Entries on spatial positioning:
/---

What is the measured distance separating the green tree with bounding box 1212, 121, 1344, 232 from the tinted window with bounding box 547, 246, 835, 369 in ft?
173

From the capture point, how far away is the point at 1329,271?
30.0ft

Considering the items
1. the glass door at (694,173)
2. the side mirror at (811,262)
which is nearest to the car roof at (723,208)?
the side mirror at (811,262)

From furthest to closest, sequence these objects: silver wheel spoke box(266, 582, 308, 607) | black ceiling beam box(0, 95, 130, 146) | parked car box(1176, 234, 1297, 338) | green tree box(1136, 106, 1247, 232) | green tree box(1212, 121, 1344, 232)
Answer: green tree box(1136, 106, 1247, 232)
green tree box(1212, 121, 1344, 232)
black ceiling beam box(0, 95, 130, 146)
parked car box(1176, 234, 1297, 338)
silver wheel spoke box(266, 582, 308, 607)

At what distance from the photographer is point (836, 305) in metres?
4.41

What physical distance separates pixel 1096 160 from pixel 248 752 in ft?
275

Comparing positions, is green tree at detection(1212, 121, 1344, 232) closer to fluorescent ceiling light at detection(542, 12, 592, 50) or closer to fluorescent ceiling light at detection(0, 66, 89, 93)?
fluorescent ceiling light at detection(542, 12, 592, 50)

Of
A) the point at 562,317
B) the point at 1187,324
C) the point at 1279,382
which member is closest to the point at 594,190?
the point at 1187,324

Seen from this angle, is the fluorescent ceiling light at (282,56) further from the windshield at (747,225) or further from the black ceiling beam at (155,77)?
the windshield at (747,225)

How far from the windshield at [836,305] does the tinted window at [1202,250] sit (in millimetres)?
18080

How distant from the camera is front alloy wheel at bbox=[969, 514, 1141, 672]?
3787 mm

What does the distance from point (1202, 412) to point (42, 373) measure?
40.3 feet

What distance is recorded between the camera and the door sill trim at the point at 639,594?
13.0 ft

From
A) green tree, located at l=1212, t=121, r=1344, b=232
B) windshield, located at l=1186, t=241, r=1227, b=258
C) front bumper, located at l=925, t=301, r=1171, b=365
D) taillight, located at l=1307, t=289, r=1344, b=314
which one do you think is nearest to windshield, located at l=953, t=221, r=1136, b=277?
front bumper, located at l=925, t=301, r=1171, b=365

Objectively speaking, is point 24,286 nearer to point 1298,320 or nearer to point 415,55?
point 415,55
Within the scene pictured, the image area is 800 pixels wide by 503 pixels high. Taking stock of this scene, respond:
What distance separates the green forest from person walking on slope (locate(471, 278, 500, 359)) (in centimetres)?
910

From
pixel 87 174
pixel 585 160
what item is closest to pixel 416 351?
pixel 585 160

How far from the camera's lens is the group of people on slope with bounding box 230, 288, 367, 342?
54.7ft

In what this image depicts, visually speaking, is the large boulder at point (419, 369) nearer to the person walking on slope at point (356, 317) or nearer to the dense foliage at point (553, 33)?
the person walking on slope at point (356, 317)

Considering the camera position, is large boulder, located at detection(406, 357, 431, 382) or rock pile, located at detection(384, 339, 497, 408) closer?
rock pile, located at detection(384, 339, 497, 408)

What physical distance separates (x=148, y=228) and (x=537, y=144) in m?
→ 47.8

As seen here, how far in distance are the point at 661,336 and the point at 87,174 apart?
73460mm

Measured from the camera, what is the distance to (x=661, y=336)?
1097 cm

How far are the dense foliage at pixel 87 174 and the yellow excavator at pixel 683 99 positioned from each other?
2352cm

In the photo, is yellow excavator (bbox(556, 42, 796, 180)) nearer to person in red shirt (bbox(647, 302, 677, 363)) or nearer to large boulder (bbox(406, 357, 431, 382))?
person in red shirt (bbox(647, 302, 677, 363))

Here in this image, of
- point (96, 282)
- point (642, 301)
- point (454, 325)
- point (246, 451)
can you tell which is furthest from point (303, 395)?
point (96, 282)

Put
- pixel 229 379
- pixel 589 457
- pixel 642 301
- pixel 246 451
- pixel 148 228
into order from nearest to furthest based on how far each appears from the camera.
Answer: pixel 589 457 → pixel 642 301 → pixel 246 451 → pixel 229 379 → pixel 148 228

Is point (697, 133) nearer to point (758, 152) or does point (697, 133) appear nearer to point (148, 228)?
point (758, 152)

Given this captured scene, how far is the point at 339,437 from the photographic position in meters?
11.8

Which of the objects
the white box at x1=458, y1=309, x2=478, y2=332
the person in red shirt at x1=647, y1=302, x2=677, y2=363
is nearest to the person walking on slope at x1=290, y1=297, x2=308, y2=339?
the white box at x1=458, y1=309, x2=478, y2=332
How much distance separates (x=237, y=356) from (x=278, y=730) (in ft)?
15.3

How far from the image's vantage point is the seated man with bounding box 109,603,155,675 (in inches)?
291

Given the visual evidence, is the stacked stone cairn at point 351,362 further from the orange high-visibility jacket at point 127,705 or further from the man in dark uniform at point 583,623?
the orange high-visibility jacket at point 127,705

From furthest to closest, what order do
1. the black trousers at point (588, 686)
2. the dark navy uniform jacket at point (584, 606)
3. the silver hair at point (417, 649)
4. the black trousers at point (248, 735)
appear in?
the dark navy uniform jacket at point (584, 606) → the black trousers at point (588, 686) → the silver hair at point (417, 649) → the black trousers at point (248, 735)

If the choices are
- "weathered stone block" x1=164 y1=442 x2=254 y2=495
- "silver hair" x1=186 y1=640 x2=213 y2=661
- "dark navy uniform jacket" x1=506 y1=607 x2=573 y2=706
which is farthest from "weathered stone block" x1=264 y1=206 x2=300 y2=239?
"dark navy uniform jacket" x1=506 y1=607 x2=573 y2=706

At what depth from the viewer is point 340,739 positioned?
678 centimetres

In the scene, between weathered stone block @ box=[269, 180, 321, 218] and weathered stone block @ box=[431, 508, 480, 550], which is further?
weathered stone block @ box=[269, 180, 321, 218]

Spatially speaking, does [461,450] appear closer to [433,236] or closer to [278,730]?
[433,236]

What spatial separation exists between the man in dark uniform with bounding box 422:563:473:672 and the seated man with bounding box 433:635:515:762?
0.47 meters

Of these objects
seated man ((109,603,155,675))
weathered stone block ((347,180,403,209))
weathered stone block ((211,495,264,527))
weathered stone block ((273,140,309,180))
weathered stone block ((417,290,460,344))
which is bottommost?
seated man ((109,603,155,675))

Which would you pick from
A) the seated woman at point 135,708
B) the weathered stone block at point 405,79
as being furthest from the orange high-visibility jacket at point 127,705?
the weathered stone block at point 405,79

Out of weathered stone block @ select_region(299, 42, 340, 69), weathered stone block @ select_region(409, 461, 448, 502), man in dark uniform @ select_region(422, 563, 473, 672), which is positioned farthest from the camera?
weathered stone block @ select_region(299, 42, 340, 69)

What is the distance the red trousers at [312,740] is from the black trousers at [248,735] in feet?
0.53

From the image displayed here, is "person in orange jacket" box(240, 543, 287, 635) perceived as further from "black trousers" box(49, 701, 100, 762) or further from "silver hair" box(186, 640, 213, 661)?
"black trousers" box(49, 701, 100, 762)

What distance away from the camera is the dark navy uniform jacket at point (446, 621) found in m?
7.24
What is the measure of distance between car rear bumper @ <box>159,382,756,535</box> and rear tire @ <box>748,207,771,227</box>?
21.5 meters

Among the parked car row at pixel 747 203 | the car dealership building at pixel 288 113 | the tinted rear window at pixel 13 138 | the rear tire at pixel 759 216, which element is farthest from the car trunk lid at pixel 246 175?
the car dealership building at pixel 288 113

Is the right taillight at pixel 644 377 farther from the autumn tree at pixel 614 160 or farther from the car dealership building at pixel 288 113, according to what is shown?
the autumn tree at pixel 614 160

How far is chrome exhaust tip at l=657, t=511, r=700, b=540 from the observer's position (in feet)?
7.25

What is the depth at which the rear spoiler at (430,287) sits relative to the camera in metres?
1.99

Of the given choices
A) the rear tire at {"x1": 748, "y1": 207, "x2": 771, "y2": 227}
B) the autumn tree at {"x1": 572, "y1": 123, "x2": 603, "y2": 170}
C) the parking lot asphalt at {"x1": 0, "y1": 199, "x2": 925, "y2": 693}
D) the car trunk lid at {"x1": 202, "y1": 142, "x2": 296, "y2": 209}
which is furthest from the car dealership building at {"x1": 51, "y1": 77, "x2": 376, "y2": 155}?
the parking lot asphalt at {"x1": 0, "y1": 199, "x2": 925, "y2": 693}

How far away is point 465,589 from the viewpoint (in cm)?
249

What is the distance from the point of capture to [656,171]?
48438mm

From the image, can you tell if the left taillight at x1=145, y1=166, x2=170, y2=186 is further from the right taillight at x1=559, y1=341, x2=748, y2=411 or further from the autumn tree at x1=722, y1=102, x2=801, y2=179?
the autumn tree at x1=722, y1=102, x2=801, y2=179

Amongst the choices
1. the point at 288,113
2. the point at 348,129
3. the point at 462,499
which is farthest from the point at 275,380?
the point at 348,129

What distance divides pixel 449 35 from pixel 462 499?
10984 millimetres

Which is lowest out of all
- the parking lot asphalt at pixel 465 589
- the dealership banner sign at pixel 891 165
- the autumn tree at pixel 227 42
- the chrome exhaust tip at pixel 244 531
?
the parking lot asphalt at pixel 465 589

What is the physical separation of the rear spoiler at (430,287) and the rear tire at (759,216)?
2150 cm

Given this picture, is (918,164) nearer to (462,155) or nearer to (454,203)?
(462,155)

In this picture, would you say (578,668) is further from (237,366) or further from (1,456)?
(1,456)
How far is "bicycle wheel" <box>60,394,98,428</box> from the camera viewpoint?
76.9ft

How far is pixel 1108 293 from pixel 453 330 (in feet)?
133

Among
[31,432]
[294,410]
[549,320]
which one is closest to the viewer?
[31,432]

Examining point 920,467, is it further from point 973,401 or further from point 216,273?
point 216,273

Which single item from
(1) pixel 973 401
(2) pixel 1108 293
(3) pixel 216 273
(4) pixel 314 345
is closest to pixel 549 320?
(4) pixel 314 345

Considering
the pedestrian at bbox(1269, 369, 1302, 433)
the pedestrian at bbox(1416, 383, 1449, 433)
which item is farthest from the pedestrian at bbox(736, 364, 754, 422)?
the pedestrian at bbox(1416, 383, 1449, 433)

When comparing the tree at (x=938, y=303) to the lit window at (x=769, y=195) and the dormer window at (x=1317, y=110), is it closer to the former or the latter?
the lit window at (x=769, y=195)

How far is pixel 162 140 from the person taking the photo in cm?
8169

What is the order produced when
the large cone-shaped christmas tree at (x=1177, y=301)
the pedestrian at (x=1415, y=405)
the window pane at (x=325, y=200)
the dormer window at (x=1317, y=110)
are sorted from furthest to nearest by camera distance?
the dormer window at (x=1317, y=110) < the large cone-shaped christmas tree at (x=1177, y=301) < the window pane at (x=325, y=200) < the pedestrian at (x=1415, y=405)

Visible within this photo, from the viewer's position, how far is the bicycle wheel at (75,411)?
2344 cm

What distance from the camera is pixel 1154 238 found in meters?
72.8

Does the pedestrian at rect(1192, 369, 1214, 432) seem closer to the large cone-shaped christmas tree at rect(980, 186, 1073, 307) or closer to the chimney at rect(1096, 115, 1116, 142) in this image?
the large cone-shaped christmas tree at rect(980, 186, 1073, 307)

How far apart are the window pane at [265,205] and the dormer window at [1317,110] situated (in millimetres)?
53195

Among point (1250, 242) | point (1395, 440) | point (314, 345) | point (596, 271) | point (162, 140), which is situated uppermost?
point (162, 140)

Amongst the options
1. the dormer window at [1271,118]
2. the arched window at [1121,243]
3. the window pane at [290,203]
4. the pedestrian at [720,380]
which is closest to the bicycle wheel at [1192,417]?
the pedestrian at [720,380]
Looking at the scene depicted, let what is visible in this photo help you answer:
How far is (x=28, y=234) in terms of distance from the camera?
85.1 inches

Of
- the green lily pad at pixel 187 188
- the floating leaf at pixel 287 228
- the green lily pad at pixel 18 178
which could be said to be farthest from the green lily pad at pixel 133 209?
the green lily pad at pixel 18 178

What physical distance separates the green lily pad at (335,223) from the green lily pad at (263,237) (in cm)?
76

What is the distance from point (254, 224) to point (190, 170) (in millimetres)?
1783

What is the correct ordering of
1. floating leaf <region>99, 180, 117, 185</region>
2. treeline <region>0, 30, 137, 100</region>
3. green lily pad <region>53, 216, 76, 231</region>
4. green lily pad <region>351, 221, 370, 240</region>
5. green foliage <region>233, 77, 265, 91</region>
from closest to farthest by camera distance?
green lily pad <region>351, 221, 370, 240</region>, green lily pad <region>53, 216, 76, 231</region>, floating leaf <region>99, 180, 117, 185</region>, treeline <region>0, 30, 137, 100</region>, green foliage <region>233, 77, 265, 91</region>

\---

GIVEN PROBLEM: Quote the records from the line with "At what depth" up to and including the line with "678 centimetres".

EXERCISE ANSWER:
At what depth from the viewer is point 340,739 positioned?
678 centimetres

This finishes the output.